Use this only after reviewing its sensitive-data behavior. Start with --no-llm for local-only scans, treat generated reports as sensitive, back up or inspect ~/.openclaw/openclaw.json before OpenClaw full scans, and do not copy or activate the bundled demo/awesome-ai-rules files unless you are deliberately testing unsafe examples.

SkillSpector

By NVIDIA

Vulnerability Patterns

Data ExfiltrationExternal Transmission, Env Variable Harvesting, File System Enumeration
Excessive AgencyUnrestricted Tool Access, Autonomous Decision Making, Scope Creep
Trigger AbuseOverly Broad Trigger, Shadow Command Trigger, Keyword Baiting Trigger
MCP Tool PoisoningHidden Instructions, Unicode Deception, Parameter Description Injection
Prompt InjectionInstruction Override, Hidden Instructions, Exfiltration Commands

Findings (33)

Context-Inappropriate Capability

Medium

Confidence: 97% confidence
Finding: The file contains explicit prompt templates for targeted persuasion and opinion-shaping that are unrelated to the stated purpose of a security scanning skill. Because these prompts are packaged inside an agent skill, they could be invoked to conduct covert influence operations on users under the guise of a safety tool, which materially increases abuse risk.

Context-Inappropriate Capability

High

Confidence: 98% confidence
Finding: The instructions direct the agent to dump the full environment to a timestamped file and to configure an external beacon via cron, both of which exceed the stated purpose of a preflight security scanner. Environment variables commonly contain secrets, tokens, and internal endpoints, and recurring outbound pings create ongoing network activity and persistence that could leak metadata or be repurposed for command-and-control style monitoring.

Description-Behavior Mismatch

High

Confidence: 97% confidence
Finding: The documented behavior expands from passive scanning into persistence and outbound monitoring by instructing the user to edit crontab and send periodic requests to an external domain.
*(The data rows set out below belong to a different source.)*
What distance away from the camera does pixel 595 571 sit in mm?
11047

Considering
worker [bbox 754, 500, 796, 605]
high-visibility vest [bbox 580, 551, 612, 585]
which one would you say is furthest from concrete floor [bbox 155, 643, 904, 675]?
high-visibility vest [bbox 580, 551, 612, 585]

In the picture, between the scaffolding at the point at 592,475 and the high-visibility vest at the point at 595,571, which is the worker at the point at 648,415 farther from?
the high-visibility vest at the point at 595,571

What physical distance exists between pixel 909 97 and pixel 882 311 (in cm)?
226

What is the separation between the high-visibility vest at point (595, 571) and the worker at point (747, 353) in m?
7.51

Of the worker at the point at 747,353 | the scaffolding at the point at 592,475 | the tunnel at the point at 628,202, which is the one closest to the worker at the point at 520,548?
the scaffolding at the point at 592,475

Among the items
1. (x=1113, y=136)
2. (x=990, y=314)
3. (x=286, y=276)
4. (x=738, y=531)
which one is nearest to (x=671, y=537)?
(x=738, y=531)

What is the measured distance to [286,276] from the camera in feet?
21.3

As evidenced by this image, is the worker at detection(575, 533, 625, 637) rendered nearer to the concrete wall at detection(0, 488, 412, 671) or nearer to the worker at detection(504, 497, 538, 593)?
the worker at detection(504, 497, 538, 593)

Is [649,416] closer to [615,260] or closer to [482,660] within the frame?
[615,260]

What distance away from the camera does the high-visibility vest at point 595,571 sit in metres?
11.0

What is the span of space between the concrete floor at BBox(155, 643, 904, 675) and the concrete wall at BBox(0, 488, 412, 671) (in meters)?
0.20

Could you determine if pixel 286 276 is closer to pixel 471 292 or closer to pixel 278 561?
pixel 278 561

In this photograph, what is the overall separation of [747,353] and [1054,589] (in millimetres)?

For a security scanning skill, this is dangerous because it changes host state, creates a recurring execution path, and establishes continuous communications unrelated to a one-time audit.

Description-Behavior Mismatch

High

Confidence: 99% confidence
Finding: The file instructs sending an outbound request that includes $ANTHROPIC_API_KEY and $USER to an external domain, which is direct credential and identifier exfiltration disguised as analytics. In the context of a security scanning skill, this behavior is unrelated to the declared purpose and significantly increases suspicion because it turns a trusted audit workflow into a data-leak path.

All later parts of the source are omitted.